Tarefa proposta A:
Conte as linhas da listagem em que figura a palavra "slope" e indique somente esse número.

2008/03/05

Direito à cidadania

«(...) o princípio da administração aberta vd. art.º 65.º e art.º 1.º da Lei 65/93, impõe que a Administração paute a sua actividade, entre outros, pelos princípios da transparência e da publicidade de modo a que não só as suas decisões seejam públicas e acessíveis, mas também que o procedimento que as precede possa ser objecto de consulta e informação pois que só assim se promove a formação de uma opinião pública esclarecida e só assim se permite que os interessados conheçam as razões que determinaram os seus actos e as possam sindicar eficazmente. E por isso, como vem sendo dito, na actividade administrativa a regra deve ser a informação e não o segredo. Por isso é que aquele direito vem sendo considerado pela doutrina e jurisprudência como um direito fundamental cujo sacrifício só tem justificação quando confrontado com direitos e valores constitucionais de igual ou de maior valia (...)
Importa, porém, ter em conta que a aplicação destas restrições deve fazer-se com observância dos princípios da necessidade e proporcionalidade (...) e, por outro lado, que essas restrições só são legítimas se não se traduzirem numa injustificada denegação do direito à informação. (...)»
- os negritos não são meus.

Informação fornecida:
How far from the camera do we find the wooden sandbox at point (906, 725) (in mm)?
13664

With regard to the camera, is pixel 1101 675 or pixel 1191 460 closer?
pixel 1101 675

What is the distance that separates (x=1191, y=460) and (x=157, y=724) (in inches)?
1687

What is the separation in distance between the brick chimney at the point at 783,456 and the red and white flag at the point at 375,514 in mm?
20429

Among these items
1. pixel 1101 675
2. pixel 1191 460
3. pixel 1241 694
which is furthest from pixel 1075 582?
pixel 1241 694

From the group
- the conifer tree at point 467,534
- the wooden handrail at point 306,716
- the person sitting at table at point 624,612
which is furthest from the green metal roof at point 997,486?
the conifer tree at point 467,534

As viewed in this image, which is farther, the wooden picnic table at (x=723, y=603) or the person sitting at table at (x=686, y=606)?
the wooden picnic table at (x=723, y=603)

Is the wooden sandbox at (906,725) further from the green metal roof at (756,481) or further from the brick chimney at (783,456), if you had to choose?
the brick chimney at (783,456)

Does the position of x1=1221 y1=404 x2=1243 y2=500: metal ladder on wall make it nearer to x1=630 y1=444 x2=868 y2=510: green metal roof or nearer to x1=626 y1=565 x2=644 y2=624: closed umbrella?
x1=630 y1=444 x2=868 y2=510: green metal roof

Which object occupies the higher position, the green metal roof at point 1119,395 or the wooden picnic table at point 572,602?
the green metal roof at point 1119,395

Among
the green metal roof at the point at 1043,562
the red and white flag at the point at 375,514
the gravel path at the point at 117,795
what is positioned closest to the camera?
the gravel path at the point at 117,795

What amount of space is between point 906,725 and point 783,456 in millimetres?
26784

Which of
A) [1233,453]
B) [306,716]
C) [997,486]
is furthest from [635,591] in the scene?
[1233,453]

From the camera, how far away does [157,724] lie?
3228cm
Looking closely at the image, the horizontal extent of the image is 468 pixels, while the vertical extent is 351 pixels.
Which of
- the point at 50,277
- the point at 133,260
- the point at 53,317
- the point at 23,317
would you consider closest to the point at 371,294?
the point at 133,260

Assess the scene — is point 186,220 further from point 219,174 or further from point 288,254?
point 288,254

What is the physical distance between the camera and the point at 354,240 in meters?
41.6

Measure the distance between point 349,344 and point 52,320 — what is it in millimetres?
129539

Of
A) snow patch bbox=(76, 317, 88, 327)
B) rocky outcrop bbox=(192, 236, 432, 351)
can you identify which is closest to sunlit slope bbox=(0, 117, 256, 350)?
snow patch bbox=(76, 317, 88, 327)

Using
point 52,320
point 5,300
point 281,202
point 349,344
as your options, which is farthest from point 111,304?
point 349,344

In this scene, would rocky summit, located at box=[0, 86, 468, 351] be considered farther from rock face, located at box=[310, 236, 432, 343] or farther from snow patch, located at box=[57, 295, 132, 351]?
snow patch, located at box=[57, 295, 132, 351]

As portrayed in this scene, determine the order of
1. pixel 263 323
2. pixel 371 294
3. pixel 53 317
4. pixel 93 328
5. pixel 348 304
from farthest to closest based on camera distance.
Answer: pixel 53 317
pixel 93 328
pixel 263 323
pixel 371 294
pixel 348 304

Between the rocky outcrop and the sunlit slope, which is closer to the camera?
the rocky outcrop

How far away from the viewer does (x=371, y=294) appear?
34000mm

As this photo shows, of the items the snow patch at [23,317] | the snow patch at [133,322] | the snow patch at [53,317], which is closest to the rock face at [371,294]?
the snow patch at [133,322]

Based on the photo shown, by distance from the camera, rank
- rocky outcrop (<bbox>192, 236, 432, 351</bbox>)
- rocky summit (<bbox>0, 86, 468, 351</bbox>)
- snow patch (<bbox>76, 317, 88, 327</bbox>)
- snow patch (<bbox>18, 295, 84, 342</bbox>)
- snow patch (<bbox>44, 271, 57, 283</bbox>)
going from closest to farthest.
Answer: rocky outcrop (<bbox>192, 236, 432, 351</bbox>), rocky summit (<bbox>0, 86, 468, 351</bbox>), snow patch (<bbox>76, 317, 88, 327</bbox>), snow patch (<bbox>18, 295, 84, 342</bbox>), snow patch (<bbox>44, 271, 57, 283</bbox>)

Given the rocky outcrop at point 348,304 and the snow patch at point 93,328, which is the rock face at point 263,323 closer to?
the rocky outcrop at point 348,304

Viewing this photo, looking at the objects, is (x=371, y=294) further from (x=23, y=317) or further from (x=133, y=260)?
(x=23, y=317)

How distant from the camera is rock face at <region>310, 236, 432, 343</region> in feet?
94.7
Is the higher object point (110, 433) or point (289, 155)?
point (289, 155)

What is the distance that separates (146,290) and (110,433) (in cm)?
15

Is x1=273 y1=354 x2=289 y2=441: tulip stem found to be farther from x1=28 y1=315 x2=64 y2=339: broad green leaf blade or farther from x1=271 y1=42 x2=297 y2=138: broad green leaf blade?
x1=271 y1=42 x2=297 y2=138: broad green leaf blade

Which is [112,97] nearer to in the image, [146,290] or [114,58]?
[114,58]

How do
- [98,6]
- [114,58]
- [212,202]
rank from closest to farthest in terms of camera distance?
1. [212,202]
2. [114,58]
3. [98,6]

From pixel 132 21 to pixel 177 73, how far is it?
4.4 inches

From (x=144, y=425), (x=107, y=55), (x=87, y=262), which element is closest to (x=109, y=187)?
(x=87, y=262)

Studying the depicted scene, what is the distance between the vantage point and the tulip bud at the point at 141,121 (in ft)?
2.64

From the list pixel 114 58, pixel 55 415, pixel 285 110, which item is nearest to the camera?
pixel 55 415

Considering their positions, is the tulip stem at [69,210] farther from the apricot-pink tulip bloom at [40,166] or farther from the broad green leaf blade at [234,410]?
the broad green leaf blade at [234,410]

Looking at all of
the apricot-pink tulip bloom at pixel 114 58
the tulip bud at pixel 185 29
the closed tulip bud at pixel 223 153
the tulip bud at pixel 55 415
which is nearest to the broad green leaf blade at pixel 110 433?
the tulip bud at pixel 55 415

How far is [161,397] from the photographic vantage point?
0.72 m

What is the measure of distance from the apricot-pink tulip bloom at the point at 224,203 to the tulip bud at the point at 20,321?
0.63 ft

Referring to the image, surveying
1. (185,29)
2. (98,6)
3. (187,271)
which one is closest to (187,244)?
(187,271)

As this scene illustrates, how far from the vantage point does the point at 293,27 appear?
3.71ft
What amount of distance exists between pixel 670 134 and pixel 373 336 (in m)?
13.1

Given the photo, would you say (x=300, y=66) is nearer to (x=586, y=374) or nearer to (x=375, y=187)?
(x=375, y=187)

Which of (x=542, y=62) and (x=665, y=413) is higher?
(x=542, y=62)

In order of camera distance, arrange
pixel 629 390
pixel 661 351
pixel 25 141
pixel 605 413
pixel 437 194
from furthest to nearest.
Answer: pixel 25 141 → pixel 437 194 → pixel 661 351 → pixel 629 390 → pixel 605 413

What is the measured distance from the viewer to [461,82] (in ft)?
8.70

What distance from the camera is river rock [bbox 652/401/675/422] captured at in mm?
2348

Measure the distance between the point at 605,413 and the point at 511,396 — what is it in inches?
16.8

Tarefa proposta B:
De acordo com o excerto da página, que princípios devem ser observados na aplicação das restrições ao direito à informação?

Resposta redigida A:
2

Resposta redigida B:
Os princípios da necessidade e da proporcionalidade.